*ASSIGNMENT:* Can you copy the data word for word, beginning at its first line and stopping after the line that contains "Is the value for Chain", with that line included?

*DATA:*
※

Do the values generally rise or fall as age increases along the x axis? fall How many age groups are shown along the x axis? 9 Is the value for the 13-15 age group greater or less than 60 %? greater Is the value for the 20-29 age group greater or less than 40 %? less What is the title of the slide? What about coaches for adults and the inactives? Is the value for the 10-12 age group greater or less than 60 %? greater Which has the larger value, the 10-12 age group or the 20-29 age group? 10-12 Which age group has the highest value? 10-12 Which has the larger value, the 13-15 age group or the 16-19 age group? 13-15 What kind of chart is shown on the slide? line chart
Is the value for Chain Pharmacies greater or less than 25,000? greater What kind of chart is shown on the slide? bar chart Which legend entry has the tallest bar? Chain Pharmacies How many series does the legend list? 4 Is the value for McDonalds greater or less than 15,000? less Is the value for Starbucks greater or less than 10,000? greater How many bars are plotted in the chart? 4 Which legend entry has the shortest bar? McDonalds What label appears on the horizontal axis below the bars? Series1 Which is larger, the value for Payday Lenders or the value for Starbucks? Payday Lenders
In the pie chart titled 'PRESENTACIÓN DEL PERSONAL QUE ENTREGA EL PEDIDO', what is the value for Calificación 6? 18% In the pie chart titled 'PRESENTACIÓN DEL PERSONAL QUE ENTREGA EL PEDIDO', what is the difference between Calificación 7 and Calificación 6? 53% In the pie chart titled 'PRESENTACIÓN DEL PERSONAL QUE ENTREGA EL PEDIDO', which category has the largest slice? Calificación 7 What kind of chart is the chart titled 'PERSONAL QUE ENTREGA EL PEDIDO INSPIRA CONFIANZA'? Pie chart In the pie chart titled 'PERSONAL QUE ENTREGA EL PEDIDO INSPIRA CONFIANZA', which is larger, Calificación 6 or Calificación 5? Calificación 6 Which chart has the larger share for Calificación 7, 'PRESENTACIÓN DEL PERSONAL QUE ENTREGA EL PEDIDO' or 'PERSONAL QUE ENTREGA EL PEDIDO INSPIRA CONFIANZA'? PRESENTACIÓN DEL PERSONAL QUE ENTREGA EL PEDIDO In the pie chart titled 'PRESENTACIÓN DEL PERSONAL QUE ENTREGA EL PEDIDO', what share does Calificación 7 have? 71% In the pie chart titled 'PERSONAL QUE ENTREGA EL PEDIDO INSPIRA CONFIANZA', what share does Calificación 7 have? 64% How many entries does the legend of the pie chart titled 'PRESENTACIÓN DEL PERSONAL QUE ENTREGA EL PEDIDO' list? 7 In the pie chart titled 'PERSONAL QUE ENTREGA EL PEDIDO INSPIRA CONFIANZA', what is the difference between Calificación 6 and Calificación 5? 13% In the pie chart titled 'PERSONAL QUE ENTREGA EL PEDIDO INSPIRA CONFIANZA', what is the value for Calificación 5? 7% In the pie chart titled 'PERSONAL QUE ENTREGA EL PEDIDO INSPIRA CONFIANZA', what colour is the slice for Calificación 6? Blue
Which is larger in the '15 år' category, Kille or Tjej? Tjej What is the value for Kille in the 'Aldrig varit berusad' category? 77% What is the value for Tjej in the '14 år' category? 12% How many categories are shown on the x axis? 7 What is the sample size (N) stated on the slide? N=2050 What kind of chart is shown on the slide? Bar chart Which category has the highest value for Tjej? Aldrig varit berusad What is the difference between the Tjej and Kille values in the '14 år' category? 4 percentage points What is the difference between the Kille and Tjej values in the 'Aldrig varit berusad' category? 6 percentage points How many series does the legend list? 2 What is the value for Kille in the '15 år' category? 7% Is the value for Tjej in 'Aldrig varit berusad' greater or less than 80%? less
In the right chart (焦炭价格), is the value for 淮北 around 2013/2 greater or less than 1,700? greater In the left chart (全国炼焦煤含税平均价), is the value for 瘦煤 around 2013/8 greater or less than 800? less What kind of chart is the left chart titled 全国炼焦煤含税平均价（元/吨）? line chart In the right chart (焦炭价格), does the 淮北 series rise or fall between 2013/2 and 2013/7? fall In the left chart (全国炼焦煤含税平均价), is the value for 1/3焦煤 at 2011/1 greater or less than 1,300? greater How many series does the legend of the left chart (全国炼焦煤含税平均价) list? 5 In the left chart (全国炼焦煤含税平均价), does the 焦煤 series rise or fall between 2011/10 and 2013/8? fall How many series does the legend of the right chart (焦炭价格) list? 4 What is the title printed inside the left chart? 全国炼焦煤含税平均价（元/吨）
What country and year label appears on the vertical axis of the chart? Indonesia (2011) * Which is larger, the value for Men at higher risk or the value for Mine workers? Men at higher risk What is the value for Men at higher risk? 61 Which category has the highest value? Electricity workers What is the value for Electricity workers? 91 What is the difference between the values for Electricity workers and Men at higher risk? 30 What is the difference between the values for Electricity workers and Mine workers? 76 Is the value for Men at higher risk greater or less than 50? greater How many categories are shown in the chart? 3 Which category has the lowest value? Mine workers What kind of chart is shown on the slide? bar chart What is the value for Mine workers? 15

※

*RESULT OF THE EXERCISE:*
Do the values generally rise or fall as age increases along the x axis? fall How many age groups are shown along the x axis? 9 Is the value for the 13-15 age group greater or less than 60 %? greater Is the value for the 20-29 age group greater or less than 40 %? less What is the title of the slide? What about coaches for adults and the inactives? Is the value for the 10-12 age group greater or less than 60 %? greater Which has the larger value, the 10-12 age group or the 20-29 age group? 10-12 Which age group has the highest value? 10-12 Which has the larger value, the 13-15 age group or the 16-19 age group? 13-15 What kind of chart is shown on the slide? line chart
Is the value for Chain Pharmacies greater or less than 25,000? greater What kind of chart is shown on the slide? bar chart Which legend entry has the tallest bar? Chain Pharmacies How many series does the legend list? 4 Is the value for McDonalds greater or less than 15,000? less Is the value for Starbucks greater or less than 10,000? greater How many bars are plotted in the chart? 4 Which legend entry has the shortest bar? McDonalds What label appears on the horizontal axis below the bars? Series1 Which is larger, the value for Payday Lenders or the value for Starbucks? Payday Lenders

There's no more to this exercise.